# Como saber si un LM317T se encuentra en buen estado



## shavier (Ago 1, 2007)

Buenas... mañanas/tardes/noches, mi tema es para consultar algo talvez bastante basico, pero necesito saber de que manera puedo ver si un LM317T se encuentra en buen estado, es un encapsulado TO-220, creo que con un tester convencional se puede saber si se encuentra bien, pero quisiera si alguien puede ser tan amable de explicarme un poco de que manera tengo que medirlo y que datos me puede dar, espero una respuesta y desde ya muchas gracias a todos.


----------



## Saint_ (Ago 2, 2007)

Hola, respecto a tu pregunta, EL LM 317 es un circuito integrado, por tanto no es pocible "testearlo" como si guera un transisitor, diodo, etc., pero se puede verificar su funcionamiento del siguiente modo...
1.- En los pines de ADJ y OUT colocar un resisitor de 220 ohm, luego medir el voltaje que hay 
en esoso pines (ADJ y OUT) debera ser de 1.25v con un margen de error pequeño, si esto no pasa significa que esta deñado el CI LM317.... 

hobiamente para esto nesecitas alimentar al CI....
seguramente habran otros metodos para verificar el funcionamiento correcto de este integrado, pero el que te comento me parese uno de los ma seguros....


----------



## jona (Ago 2, 2007)

hola
la unica manera de saber si funciona o no el circuito integrado lm 317 t es armando el circuito basico,mediante la resistencia de 220,preset de ajuste(potenciometr) tension de entrada y salida,para que funcione el regulador.
al regular el preset o potenciometro te deben dar una tension minima de 1.2v aproximadamente  yla tension maxima es la entregada luego de el capacitor de filtro.
fijate y revisa este link,cualquier cosa comentanos...
si lo que estas queriendo hacer es una fuente lee esto.

https://www.forosdeelectronica.com/f16/fuente-lm317-paralelo-8658/

saludos


----------



## shavier (Ago 2, 2007)
- - - -
Reproduce tal cual el fragmento del hilo sobre el LM317T que va desde "Hola, respecto a" hasta "el CI LM317....". El material que aparece a continuación es independiente del hilo.

*Datos proporcionados:*
- - - -
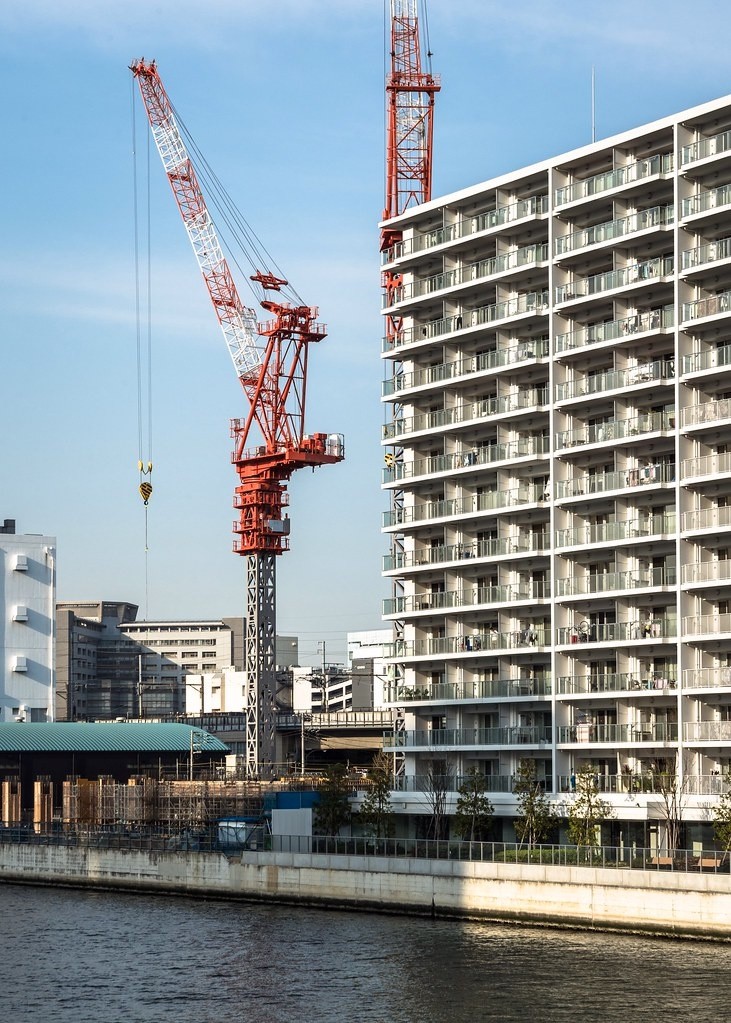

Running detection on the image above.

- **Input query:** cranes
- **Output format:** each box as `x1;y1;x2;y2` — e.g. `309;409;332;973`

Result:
- - - -
*Salida esperada:*
Hola, respecto a tu pregunta, EL LM 317 es un circuito integrado, por tanto no es pocible "testearlo" como si guera un transisitor, diodo, etc., pero se puede verificar su funcionamiento del siguiente modo...
1.- En los pines de ADJ y OUT colocar un resisitor de 220 ohm, luego medir el voltaje que hay 
en esoso pines (ADJ y OUT) debera ser de 1.25v con un margen de error pequeño, si esto no pasa significa que esta deñado el CI LM317....